Indiana University, Bloomington Campus
Institute participants will be granted visiting faculty status, which will earn them an Indiana University ID card and email account. With their ID card, they will have access to all of IU’s libraries, other university facilities such as the fitness center, and free use the City of Bloomington’s award-winning public transit system.
IU’s campus is frequently named one of the prettiest in the country and it is especially lovely during the summer. Picturesque highlights on campus include the iconic Sample Gates, Dunn’s Woods, Jessie H. and Beulah Chanley Cox Arboretum, and the Showalter Fountain, with other areas in the wider Bloomington area to enjoy as well.
Our Location: the Social Science Research Commons
The Institute will meet in the Grand Hall of the Social Science Research Commons in Woodburn Hall, a centrally located space that has been recently renovated and upgraded. The Grand Hall of the SSRC features four Smart Boards, a video wall, thirty-one computer workstations, a conference table, and a small seating area. A permanent on-site staff is available to help the participants use the state of the art equipment in an efficient manner. It is located right next to the Indiana Memorial Union, Lilly Library, and Student Recreational Sports Center; the Wells Library is just a five minute walk away.
The largest and most recognizable building on campus, the Indiana Memorial Union is the heart of IU. Whatever participants may need, the IMU probably has it, and it is right across the street from the seminar’s meeting place (see below). In addition to housing the Biddle Hotel and Conference Center, its facilities include:
-Food options: Burger King, Baja Fresh Mexican Grill, Freshëns, Starbucks, two additional coffee shop/bakeries, as well as a food court with even more options
-Entertainment: pool tables, bowling alley
-The Indiana University Bloomington Official Bookstore
-UPS Store, 900 Hair Design, and more
Participants will also have access to the Student Recreational Sports Center right next to the IMU. Its facilities include:
-cardio and strength-training areas
-basketball, racquetball, and squash courts
-an Olympic-sized pool
Herman B. Wells Library
Indiana University’s Herman B Wells Library, whose collections are primarily focused on the humanities and social sciences, houses 4.6 million volumes. It also houses its own food court and coffee shop.
University Information Technology Services will always be available to help participants with any questions they might have. They can be reached online or on the first floor of the East Wing of the Wells Library (the Learning Commons).

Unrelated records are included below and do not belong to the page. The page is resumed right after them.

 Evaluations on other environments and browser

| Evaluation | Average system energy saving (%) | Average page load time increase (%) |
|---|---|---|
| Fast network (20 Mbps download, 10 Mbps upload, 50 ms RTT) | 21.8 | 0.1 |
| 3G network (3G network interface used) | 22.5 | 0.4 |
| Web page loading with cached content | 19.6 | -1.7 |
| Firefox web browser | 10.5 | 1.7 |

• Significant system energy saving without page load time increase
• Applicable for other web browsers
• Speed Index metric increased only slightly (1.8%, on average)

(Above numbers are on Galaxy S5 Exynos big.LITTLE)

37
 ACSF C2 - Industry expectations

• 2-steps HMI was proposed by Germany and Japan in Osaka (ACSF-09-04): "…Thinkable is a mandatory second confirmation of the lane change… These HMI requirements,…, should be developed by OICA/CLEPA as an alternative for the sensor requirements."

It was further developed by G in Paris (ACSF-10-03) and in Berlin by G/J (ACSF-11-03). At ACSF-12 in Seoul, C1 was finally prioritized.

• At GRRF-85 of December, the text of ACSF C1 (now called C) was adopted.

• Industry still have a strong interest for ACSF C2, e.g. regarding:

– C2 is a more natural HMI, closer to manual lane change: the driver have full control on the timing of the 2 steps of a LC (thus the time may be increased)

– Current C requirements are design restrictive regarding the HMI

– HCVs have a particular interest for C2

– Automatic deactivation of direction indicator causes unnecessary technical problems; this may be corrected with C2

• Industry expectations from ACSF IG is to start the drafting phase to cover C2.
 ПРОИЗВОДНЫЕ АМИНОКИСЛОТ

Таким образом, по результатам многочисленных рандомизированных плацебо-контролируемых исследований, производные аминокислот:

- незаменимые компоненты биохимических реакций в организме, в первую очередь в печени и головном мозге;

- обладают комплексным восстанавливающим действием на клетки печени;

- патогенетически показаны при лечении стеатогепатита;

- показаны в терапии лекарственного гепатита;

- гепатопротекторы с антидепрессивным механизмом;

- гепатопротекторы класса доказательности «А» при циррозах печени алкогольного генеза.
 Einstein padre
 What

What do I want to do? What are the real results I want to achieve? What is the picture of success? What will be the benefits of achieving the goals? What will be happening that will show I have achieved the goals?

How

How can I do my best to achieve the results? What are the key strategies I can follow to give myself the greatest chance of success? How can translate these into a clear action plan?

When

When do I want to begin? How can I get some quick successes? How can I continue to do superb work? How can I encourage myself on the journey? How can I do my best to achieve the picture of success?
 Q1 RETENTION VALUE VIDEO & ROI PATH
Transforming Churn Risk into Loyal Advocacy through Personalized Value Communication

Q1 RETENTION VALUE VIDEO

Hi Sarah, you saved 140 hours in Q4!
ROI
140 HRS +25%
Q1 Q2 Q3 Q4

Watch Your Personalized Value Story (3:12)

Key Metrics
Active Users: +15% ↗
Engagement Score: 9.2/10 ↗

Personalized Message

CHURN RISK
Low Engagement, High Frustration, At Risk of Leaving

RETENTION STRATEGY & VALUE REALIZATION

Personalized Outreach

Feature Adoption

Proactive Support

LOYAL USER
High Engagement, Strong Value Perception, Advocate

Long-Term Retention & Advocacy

For more specialized research requests, Wells Library provides the IU Scholars’ Commons, an academic service hub where our Institute participants will find the most advanced technology, resources, and expertise to help them with their Institute projects. It is located on the first floor of the West Wing of the Library.
For those participants who prefer to do their work in the evening, the Wells Library keeps late hours most of the week:
-8:00 am to 10:00 pm Monday-Thursday
-8:00 am to 5:00 pm Friday and Saturday
-1:00 pm to 10:00 pm Sunday
In addition to the Wells Library, participants will have access to specialty libraries on campus, such as the Kinsey Institute library and the Neal-Marshall Black Culture Center library. They will also be able to request books from throughout the entire Indiana Universities network of libraries.
The Lilly Library
Indiana University’s Bloomington campus also houses the Lilly Library, whose holdings include almost 400,000 books, more than 100,000 pieces of sheet music, and more than 6.5 million manuscripts. Some highlights include a Gutenberg Bible New Testament, a Shakespeare First Folio, and a first printing of the Declaration of Independence.
For our the purposes of our seminar, the Lilly Library has extensive holdings of manuscripts, printed books, maps, and pamphlets describing travelers’ impressions of exotic lands, reporting on expeditions, and documenting the contacts between Europeans and the inhabitants of the Western Hemisphere and the Far East. The most notable of these is the Boxer Codex, a manuscript from c. 1590 that includes some of the first print descriptions of ethnic groups in the Philippines and other parts of Asia and Oceania at the time of their contact with Spanish explorers. With the help of the Lilly Library staff, we will be able to explore some of these materials together.